Analysis on user-agent is an approximation because these don't completely represent distint users. For example lots people use the same bot or script without changing the user-agent, or the same person or bot uses multiple user-agent strings. Yet based on the available data we can get an idea nevertheless.
- Total number of unique user agents across all subgraphs: 981,180
- First, a list of subgraphs with most and least distinct user-agents is listed. It seems the least number of user-agents a subgraph has is atleast 10. So the large subgraphs are used by mutiple users.
- The largest numbers of user-agents are present in a variety of type of subgraphs, gene-protien-biological_process-molecular_function appear to be similar among them. It is possible the same queries represent several of these subgraphs. More on subgraph connectivity in #Subgraph Connectivity.
- There are 50 subgraphs with more than 1000 user agents, and 300 subgraphs with less than 1000 user agents. Most subgraphs are therefore not queried overly-widely. The distribution of user-agent counts less than 1000 is shown in the figure below. This clearly shows the small number of user counts in most subgraphs.
- Next, the user agent vs query count distribution was analyzed for some of the top subgraphs. While user agent count gives us an idea of how many users may be using a subgraph, it is not clear whether all of them query the subgraph equally, or very few user agents perform most of the queries.
- ~30 out of 341 subgraphs have a user agent that queries >=50% of all queries of that particular subgraphs.
- 6 subgraphs have a user agent querying around 80-90% of the time.
- So the trend of dominating single source queries is not wide spread among subgraphs, but is present in few subraphs nonetheless.

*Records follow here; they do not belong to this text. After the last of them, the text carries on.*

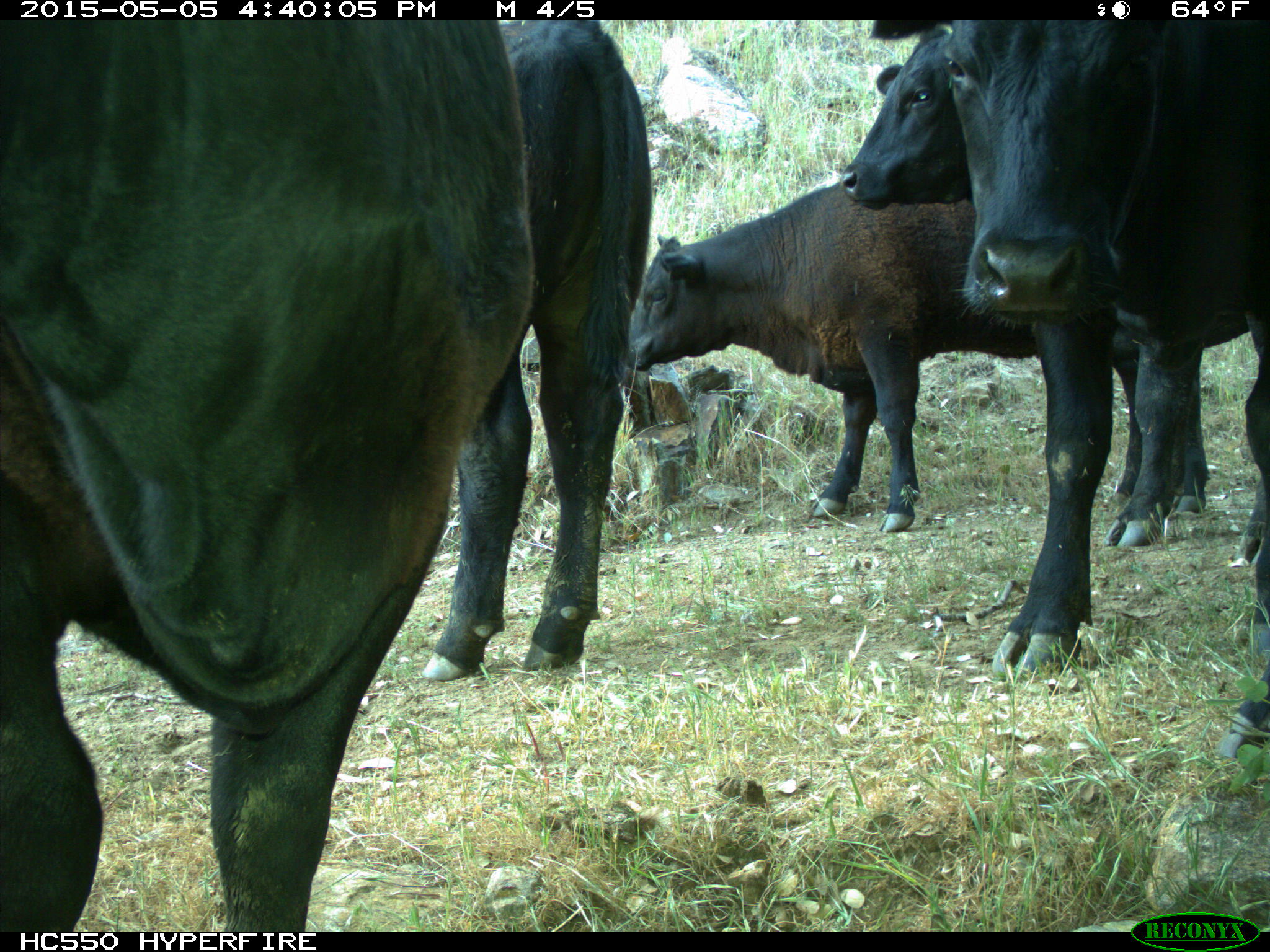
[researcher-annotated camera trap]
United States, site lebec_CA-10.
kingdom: Animalia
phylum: Chordata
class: Mammalia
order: Artiodactyla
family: Bovidae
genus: Bos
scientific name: Bos taurus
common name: domestic cow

The figure below shows the top 2 user-agent query percents for 341 subgraphs. This shows whether there is a dominating pattern in a subgraph with the top user agents per subgraph. This figure shows the top 2 user-agent query percents for 341 subgraphs. This shows whether there is a dominating pattern in a subgraph with the top user agents per subgraph.
The figure below shows 100 subgraphs with their user agent query usage distribution in percents. Usage greater than 50% is marked in red. A birds-eye view of the plots shows how some subgraphs have a dominating user agent while most subgraphs have at least 1 or 2 user agents that query the most. The rest of the user agents form the long tail 10% of the distribution This figure shows 100 subgraphs with their user agent query usage distribution in percents. Usage greater than 50% is marked in red. A birds-eye view of the plots shows how some subgraphs have a dominating user agent while most subgraphs have at least 1 or 2 user agents that query the most. The rest of the user agents form the long tail 10% of the distribution.